After much thought I have decided to do MECA shows instead of IASCA shows this year. The rules can be found at http://www.mecacaroudio.com

I have made this decision for many reasons, but the main ones are:

1.) A fair class structure for SQ
2.) Better manufacturer support
3.) Fair yet simple scoring system that allows for "best of show"

I encourage any of you who will be at CES to stop by the MECA booth and talk to Steve about MECA.

We are holding a judge training Friday night Jan 8th after CES, beginning at 6:30pm and running late that night. I still have 3 spots open for that training session. I will provide the location when you register.

In addition, we are also holding a training Friday,February 12th in Modesto, Ca. this will take place at:

Beebe Racing Enterprise's
4866 Salida Blvd
Salida, CA 95368

This training will be followed by Mark Eldridge's SQ seminar, which will occur on Saturday and Sunday at the same venue. I do still have 10 openings for this training. You must register for the seminar SEPARATELY with Mark, if you wish to attend.
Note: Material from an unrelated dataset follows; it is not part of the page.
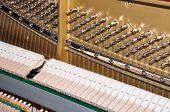 Internals Of A Piano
We have made arrangements with the Hampton Inn, located within walkign distance from the training. If you call them and tell them you are with the "Mobile Soundstage Engineering" group you will receive a room rate of $84 a night.

Hotel info:
4921 Sisk Road
Salida, ca 95368
(209) 543-3650

The MECA judge training is priced as follows:
-Training alone (includes judge shirt) $50
-Training plus membership (includes judge shirt) $75
-Training plus membership and CD (includes judge shirt) $100

You must contact me in advance to sign up for the training. Pre-registration is required, but payment may be made the day of the event.

Contact information:
Todd Woodworth - California MECA Promoter
Phone: (909) 816-2640
Email: [email protected]


----------



## SoundCreations - Autofest (Sep 4, 2009)

Great format to work with. I would encourage all that can, attend both.


----------



## SoCalSQ (Oct 7, 2008)

Title should read "California MECA Judge training" after all, it is in central California.


----------